Il convient ici de saluer et d’encourager toutes les initiatives prises par le gouvernement, les forces politiques et les organisations de la société civile pour la consolidation de la paix et de la cohésion nationale, à travers une promotion accrue du dialogue inclusif et la mise en œuvre scrupuleuse d’autres mesures de régulation telles que le Code de bonne conduite des partis politiques et le Guide des médias en période électorale.

VI- Du financement du processus de sortie de crise

S’agissant en particulier de cette question préoccupante, les efforts appréciables déjà déployés par le gouvernement ivoirien pour la mobilisation des ressources budgétaires, dans un contexte économique difficile (paiement d’arriérés de dettes extérieures, mouvements sociaux relatifs à la vie chère notamment), méritent notre soutien et nos encouragements.

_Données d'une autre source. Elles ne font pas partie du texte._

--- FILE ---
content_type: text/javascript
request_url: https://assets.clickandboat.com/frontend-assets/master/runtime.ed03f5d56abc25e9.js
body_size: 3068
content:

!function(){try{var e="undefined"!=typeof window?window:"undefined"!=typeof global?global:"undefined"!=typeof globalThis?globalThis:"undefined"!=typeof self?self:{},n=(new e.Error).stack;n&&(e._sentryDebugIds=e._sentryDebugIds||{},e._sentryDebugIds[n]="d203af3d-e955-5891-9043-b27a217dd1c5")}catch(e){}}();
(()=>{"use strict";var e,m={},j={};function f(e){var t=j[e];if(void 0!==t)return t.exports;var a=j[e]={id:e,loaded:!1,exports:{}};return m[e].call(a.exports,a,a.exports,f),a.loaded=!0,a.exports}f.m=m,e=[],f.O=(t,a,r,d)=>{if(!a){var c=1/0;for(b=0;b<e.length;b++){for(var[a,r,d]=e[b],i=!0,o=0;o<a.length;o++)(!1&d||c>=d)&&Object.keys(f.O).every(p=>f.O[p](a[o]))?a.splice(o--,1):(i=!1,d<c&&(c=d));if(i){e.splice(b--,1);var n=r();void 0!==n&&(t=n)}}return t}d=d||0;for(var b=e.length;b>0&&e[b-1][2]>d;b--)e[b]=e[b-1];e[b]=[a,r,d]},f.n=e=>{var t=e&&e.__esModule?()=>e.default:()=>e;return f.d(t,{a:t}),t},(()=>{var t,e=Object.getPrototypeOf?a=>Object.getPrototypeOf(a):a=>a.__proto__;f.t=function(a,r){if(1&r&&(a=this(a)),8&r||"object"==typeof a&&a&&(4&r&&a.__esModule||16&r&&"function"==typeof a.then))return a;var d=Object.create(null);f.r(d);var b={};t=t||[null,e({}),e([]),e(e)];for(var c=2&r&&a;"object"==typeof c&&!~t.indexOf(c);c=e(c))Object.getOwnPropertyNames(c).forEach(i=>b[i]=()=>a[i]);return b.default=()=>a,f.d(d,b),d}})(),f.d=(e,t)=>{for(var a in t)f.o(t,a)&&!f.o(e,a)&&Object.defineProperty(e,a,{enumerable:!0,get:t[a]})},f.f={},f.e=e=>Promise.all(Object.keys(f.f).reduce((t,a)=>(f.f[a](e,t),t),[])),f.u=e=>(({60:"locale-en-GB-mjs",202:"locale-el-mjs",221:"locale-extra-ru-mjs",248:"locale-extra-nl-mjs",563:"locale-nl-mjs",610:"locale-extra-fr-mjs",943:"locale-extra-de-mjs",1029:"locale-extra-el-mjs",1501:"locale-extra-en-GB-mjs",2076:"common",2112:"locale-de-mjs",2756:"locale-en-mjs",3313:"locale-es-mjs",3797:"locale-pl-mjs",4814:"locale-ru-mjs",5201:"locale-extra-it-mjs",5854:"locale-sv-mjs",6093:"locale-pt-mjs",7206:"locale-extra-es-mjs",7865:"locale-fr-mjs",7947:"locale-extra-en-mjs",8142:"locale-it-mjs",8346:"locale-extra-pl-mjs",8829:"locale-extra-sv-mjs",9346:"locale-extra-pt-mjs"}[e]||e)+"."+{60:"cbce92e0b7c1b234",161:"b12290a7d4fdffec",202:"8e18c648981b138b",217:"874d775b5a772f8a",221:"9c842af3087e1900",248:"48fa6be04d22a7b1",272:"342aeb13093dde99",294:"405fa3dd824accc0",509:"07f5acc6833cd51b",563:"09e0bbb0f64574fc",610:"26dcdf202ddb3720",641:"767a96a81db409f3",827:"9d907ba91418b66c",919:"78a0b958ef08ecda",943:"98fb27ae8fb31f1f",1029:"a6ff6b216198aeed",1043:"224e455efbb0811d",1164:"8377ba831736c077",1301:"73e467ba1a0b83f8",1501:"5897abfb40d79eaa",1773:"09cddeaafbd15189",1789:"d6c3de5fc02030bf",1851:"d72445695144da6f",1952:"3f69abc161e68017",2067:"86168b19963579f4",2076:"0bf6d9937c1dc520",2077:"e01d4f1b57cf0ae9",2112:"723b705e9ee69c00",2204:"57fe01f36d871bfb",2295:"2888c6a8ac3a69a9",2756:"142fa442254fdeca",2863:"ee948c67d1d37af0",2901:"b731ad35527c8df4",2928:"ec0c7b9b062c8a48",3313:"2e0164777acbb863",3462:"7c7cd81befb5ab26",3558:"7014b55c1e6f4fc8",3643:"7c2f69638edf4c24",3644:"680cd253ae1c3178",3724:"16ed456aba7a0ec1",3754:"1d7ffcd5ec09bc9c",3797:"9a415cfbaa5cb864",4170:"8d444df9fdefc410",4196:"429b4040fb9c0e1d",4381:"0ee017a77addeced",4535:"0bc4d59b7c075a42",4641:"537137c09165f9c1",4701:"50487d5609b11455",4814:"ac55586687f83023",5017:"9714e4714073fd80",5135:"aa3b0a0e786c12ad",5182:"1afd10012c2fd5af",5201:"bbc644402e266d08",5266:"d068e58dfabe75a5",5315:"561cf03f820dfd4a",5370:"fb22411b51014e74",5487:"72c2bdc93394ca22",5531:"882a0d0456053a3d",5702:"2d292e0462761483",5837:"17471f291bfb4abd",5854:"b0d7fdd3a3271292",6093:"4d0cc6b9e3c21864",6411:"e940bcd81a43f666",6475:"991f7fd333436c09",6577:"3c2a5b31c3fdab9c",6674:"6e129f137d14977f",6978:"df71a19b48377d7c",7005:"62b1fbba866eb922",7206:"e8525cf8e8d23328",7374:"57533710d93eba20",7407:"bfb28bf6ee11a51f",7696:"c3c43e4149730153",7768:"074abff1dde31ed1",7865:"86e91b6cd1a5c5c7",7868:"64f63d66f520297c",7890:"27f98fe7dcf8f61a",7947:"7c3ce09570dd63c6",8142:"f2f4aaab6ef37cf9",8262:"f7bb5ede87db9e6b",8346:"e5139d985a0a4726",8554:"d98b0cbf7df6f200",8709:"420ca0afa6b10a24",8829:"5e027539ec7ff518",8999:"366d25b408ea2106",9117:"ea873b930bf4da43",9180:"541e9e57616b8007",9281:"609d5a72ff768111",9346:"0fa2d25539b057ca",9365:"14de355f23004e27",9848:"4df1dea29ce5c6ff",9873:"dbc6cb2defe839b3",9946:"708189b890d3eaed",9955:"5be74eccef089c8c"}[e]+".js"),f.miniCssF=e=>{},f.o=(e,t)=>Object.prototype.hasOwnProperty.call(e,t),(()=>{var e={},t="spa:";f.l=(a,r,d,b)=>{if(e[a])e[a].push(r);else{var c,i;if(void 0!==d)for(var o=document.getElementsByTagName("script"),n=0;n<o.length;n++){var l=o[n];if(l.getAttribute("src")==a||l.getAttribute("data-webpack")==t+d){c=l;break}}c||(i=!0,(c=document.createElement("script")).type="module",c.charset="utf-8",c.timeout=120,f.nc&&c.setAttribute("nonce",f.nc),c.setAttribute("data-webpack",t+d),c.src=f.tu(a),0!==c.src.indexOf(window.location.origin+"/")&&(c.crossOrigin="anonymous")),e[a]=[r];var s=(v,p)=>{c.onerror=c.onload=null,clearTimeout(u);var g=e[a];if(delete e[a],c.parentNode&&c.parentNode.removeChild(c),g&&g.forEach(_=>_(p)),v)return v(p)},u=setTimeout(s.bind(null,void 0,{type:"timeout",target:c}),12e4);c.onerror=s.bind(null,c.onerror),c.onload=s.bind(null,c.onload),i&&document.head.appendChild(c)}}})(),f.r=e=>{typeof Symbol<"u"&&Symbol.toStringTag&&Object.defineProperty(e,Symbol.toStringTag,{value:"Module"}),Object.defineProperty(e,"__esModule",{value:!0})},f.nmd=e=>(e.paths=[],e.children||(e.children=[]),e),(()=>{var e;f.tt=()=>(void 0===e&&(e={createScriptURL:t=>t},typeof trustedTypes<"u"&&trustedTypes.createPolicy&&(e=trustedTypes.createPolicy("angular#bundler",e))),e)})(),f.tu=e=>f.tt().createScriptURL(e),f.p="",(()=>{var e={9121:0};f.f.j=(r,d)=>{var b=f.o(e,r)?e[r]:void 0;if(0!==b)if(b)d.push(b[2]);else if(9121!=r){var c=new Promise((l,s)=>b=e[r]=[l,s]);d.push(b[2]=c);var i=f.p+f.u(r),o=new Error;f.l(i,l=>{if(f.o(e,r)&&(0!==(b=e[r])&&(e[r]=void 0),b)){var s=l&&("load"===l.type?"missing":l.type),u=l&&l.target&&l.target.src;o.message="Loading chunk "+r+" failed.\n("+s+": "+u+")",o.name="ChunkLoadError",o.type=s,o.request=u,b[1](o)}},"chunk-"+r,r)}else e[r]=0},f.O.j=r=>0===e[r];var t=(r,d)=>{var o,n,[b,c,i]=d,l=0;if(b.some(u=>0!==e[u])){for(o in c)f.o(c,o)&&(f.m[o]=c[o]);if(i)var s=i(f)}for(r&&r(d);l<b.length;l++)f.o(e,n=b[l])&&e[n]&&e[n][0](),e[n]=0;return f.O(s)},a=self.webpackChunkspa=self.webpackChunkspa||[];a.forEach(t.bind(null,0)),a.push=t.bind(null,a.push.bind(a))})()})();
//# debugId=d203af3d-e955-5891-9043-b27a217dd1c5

Aussi convient-il de saluer la normalisation des relations de coopération de la Côte d’Ivoire avec les institutions financières internationales, notamment la Banque mondiale, le FMI et la BAD, qui ont toutes pris de nouveaux engagements avec ce pays pour l’accompagner dans la sortie de crise et la reconstruction.

J’ai souvent pensé, peut-être à tort, qu’un pays qui sort d’une si longue crise pouvait bénéficier d’un différé de paiement de ses dettes afin de le soutenir dans l’effort de normalisation.

Excellence, je tiens à réitérer mes remerciements aux partenaires techniques et financiers de la Côte d’Ivoire pour leur appui constant au processus de sortie de crise et de les exhorter à accompagner sans relâche les efforts de la Côte d’Ivoire par des financements additionnels nécessaires au bouclage des programmes en cours d’exécution.

A défaut d’un élan de solidarité immédiat, le chronogramme du processus électoral court le risque de ne pas pouvoir être respecté ; ce qui pourrait remettre en cause l’échéance de l’élection présidentielle du 30 novembre 2008.

Il s’agira de résoudre la question cruciale du financement du Service civique, du PNRRC, et du paiement à la société Sagem, ainsi que le financement du processus électoral. Un gap important de l’ordre de 80 milliards de F CFA à combler urgemment a été dégagé par le gouvernement ivoirien. Comme solution interne, il pourrait s’agir pour le gouvernement de prioriser le financement des programmes urgents devant conduire à réaliser la date de l’élection présidentielle du 30 novembre 2008. Le reste pouvant être intégré dans des financements ultérieurs à budgétiser ou à rechercher.

De même, le gouvernement ivoirien devrait être encouragé à prendre de nouvelles initiatives pour mobiliser davantage de ressources en vue de financer les différentes opérations, en travaillant par ailleurs à lever une des entraves à la mobilisation des ressources qu’est la faiblesse du taux d’absorption.

Conclusion

Tous ces défis demandent un engagement sincère des acteurs et partenaires pour une mise en œuvre réussie du processus.

Au moment où une aide plus importante est attendue de la communauté internationale, la Facilitation devrait plus que jamais œuvrer à une mobilisation accrue des principaux acteurs de la sortie de crise pour assurer la mise en œuvre de l’Accord politique de Ouagadougou, notamment en ce qui concerne le financement et la sécurisation du processus, sans oublier la relance économique et la réunification effective de la Côte d’Ivoire.